# Universal Sewing Machine



## tiffnzacsmom (Jan 26, 2006)

My father's neighbor is selling his home I was given the sewing machine that had been his wife's. It's a Universal Model 302L, I had never heard of it and looks like it may be older than the White I have. It wants to run but the fabric doesn't pull along, not real techincal here sorry. I just plugged it in tonight to try to figure it out. Does anyone here know how to get it moving, the belt looks good and the bobbin case isn't dusty.


----------



## AngieM2 (May 10, 2002)

I'd check and see if the feed dogs are up and moving. And if that old, it may need a good oiling (or wd-40).

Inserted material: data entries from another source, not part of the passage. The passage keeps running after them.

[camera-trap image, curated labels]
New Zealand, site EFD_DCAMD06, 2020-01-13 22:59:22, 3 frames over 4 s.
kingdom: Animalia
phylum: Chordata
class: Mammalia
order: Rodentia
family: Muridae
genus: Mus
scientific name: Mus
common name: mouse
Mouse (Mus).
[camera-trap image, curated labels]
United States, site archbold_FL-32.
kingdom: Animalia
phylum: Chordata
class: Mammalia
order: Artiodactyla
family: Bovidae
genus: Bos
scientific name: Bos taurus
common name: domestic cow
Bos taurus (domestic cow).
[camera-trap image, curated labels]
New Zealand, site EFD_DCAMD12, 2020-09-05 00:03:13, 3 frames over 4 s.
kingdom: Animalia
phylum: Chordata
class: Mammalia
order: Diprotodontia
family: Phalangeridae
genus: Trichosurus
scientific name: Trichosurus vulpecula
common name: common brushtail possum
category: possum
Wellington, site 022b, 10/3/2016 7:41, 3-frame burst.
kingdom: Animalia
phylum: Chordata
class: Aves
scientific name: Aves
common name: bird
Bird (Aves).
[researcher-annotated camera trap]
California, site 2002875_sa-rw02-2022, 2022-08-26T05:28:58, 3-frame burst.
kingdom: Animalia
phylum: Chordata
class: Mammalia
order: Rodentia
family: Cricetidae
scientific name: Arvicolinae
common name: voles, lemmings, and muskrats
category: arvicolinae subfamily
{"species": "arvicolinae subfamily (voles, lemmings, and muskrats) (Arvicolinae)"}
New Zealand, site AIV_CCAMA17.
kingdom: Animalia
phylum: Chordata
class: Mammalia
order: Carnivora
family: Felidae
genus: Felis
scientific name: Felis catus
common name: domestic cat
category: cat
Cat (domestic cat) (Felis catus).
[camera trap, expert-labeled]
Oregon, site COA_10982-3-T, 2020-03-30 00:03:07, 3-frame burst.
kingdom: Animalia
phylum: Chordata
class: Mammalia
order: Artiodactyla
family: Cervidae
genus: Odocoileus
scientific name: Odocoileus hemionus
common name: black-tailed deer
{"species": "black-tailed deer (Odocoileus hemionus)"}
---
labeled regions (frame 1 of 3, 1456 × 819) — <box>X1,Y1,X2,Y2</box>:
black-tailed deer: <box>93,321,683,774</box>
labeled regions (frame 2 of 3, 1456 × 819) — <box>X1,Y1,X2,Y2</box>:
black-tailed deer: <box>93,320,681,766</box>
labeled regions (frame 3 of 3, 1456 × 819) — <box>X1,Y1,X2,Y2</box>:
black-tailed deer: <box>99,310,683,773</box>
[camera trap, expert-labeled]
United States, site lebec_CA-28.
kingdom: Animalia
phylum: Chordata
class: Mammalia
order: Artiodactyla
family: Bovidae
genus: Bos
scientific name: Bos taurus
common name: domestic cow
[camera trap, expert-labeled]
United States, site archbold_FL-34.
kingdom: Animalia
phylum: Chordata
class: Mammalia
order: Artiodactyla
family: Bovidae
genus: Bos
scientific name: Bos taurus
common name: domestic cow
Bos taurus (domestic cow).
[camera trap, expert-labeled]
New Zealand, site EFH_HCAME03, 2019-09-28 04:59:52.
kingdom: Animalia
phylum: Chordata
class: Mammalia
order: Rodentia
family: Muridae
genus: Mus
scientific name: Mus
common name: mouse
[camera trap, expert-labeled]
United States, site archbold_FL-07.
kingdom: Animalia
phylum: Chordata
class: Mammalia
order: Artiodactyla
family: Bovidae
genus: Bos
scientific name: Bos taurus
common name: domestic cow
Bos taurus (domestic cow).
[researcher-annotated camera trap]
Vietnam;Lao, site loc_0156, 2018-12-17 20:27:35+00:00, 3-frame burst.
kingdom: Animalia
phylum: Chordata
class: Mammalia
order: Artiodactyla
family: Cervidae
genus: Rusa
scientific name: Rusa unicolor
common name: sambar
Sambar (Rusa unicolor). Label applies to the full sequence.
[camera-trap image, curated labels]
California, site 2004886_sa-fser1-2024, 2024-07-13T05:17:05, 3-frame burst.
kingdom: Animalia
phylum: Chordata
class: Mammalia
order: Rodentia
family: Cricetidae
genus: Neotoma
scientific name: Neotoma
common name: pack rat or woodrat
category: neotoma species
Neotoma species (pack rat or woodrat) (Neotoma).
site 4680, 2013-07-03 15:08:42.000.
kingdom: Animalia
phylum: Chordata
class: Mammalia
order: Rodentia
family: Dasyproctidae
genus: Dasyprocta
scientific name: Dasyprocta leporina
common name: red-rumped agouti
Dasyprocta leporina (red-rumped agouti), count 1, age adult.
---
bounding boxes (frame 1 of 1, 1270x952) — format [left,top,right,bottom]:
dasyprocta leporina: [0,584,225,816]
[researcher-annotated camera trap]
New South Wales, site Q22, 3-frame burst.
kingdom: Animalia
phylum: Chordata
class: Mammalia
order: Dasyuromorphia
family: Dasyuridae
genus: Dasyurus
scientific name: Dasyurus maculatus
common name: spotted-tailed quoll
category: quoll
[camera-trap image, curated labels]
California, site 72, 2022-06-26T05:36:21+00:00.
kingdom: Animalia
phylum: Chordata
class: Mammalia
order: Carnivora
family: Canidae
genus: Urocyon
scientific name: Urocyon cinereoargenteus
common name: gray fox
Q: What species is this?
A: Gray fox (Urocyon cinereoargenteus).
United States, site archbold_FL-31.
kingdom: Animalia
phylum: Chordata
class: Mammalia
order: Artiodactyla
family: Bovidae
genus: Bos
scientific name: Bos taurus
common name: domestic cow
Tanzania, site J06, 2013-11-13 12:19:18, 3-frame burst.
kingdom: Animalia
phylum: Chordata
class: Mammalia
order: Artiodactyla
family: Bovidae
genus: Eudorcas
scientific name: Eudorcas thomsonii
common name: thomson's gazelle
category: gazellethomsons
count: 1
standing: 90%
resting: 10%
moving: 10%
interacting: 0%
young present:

Those are my first thoughts.

Angie


----------



## tiffnzacsmom (Jan 26, 2006)

Thanks Angie, I really love my now growing collection of older machines and I'm going to miss this set of neighbors and glad I have something of hers.


----------



## Queen Bee (Apr 7, 2004)

Check the gauge for the number of stitches per inch--might read '1, 2 , 3etc'..IF it is on '0' move the bar, button, knob to the longest stitch and see if it will move.. Sorry about your neighbors, glad you have the machine...QB


----------



## Ardie/WI (May 10, 2002)

Both Angie and Queen Bee just said what I was going to post!


----------



## tiffnzacsmom (Jan 26, 2006)

Thanks ladies, the dog feed has a little knob that I can adjust so I did that to get it up since it wasn't. It seems like the belt doesn't always want to spin might have my dad look at it to see if its something easy but would be nice if I can figure it out on my own.


----------



## AngieM2 (May 10, 2002)

If it's an old machine that belt may be stretched out, or dry rotted. Maybe you could look online for a new belt for it.

Angie


----------



## sewing nana (Oct 18, 2002)

Could there be a clog caused from oil and dust in there?


----------